(Stored data entries)
▽

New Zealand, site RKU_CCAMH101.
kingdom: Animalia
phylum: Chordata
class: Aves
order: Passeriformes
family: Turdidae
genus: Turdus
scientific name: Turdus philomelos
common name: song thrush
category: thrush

△

--- TASK INSTRUCTIONS ---
Once the line that contains "phylum: Chordata" is found, please give it again exactly, along with each line that comes after it, through the last line of the entries.

--- EXERCISE OUTPUT ---
phylum: Chordata
class: Aves
order: Passeriformes
family: Turdidae
genus: Turdus
scientific name: Turdus philomelos
common name: song thrush
category: thrush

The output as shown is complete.